> _Trecho da fonte_
+===+

Centenários 2015: Édith Piaf, o canto que aplacou as dores

*por Raphael Vidigal

“Canto o que vejo mas antes
Canto o que a alma deseja.” Hilda Hilst

Édith Piaf talvez seja uma das primeiras cantoras a encarnar o ideal do mártir. Não é heresia detectar a sua influência no blues de Billie Holiday, na dor-de-cotovelo de Maysa e na música negra de Amy Winehouse. Com uma vida turbulenta e agitada, essas quatro personalidades jamais dissociaram a música de sua existência. Essa certamente é a maior contribuição de Piaf. A entrega total ao ofício proporcionou interpretações e “Hinos de Amor” que não guardam qualquer semelhança com uma atuação técnica ou cerebral. O coração de Piaf está em todas as letras que canta. Por isso até hoje pulsam suas canções.

Natural de Paris, filha de uma cantora de cabaré e um acrobata de rua, a pequenina Édith foi deixada aos supostos cuidados da avó materna, que não se importava com a criança. Mais tarde, levada de volta para a mãe morou em um bordel, onde se amigou das prostitutas que a salvaram de uma cegueira aos 8 anos, com orações no túmulo de Santa Teresinha, de quem Édith se tornou devota por toda a vida. Passou a acompanhar o pai nas ruas de Paris aos 14, onde cantou pela primeira vez em público, mas cansada da exploração e dos maus tratos, também o abandonou. Mãe aos 18, Édith perdeu sua única filha, Marcelle, fruto do relacionamento com o entregador Louis Dupont, que cuidou da criança até a morte, aos 2 anos, vítima de meningite.

+===+

> _Dados fornecidos_
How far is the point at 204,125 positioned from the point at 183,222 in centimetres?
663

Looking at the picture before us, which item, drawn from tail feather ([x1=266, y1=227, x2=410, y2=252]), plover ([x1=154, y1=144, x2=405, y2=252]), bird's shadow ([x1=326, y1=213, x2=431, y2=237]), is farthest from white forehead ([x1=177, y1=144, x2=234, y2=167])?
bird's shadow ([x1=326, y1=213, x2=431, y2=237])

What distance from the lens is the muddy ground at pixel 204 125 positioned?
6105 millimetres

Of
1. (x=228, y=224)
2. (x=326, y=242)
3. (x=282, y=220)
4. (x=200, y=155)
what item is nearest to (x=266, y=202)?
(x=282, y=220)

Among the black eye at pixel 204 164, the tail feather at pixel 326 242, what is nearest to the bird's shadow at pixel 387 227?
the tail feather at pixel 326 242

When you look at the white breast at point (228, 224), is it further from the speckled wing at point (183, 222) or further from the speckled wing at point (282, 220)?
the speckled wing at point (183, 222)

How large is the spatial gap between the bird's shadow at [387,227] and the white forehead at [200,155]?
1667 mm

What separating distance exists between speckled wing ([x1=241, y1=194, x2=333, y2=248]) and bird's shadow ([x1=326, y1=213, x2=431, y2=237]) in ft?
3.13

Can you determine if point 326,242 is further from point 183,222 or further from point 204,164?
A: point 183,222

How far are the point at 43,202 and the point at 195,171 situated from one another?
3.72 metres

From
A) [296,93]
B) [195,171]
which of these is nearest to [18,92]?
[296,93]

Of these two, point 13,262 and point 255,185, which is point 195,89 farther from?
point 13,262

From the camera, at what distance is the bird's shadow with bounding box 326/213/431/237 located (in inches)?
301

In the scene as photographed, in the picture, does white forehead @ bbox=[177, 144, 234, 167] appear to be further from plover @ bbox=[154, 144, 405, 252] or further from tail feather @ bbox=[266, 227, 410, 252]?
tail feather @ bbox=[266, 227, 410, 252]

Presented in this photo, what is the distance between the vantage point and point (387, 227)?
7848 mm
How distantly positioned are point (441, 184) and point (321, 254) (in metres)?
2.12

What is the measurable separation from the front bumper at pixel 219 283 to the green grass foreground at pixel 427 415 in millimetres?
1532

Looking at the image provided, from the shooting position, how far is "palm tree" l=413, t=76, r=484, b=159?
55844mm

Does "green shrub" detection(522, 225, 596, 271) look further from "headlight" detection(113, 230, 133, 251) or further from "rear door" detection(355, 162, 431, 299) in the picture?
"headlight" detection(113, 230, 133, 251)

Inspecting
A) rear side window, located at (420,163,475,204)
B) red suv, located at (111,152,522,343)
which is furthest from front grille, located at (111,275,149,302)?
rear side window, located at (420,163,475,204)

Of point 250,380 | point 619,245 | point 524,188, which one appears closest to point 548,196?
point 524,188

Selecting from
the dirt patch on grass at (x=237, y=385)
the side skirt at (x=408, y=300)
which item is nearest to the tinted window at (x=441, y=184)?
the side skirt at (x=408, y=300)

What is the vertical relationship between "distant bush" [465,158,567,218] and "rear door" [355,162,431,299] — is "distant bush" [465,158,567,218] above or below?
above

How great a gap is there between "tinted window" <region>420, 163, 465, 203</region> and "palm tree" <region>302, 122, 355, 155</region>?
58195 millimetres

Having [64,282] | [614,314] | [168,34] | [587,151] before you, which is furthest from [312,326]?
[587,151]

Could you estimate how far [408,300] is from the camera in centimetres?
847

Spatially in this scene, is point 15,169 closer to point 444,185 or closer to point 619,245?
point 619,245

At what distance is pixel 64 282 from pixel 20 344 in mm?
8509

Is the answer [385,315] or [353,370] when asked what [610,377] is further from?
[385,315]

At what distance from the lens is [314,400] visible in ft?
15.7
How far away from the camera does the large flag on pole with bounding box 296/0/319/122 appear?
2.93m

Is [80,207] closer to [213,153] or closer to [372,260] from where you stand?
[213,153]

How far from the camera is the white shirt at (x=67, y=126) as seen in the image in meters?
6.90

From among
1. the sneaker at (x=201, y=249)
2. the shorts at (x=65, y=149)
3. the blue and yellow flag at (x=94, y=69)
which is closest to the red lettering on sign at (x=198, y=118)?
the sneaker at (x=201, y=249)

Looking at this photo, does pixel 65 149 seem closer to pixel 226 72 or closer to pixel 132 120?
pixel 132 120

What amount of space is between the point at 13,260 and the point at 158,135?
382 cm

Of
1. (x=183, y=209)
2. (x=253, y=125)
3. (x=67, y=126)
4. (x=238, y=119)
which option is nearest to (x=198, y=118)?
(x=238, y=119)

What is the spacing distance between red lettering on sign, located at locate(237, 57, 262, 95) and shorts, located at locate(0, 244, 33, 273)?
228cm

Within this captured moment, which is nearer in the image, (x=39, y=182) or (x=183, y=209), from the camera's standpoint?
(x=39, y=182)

+===+

> _Exercício curto A_
Segundo o texto sobre Édith Piaf, qual era a ocupação do pai dela?
> _Exercício curto B_
Por favor, reproduza fielmente o trecho do texto sobre Édith Piaf que começa em "Édith Piaf talvez" e termina em "pulsam suas canções.".
> _Exercício curto C_
Com base no texto sobre Édith Piaf, diga se cada afirmação concorda com ele: (i) Édith Piaf nasceu em Paris. (ii) A avó materna cuidava com atenção da pequena Édith. (iii) Édith foi devota de Santa Teresinha.
Os registros são um material à parte, sem relação com o texto sobre Édith Piaf.

> _Resposta correta A_
Ele era acrobata de rua.

> _Resposta correta B_
Édith Piaf talvez seja uma das primeiras cantoras a encarnar o ideal do mártir. Não é heresia detectar a sua influência no blues de Billie Holiday, na dor-de-cotovelo de Maysa e na música negra de Amy Winehouse. Com uma vida turbulenta e agitada, essas quatro personalidades jamais dissociaram a música de sua existência. Essa certamente é a maior contribuição de Piaf. A entrega total ao ofício proporcionou interpretações e “Hinos de Amor” que não guardam qualquer semelhança com uma atuação técnica ou cerebral. O coração de Piaf está em todas as letras que canta. Por isso até hoje pulsam suas canções.

> _Resposta correta C_
(i) Sim: "Natural de Paris". (ii) Não: "que não se importava com a criança". (iii) Sim: "de quem Édith se tornou devota por toda a vida".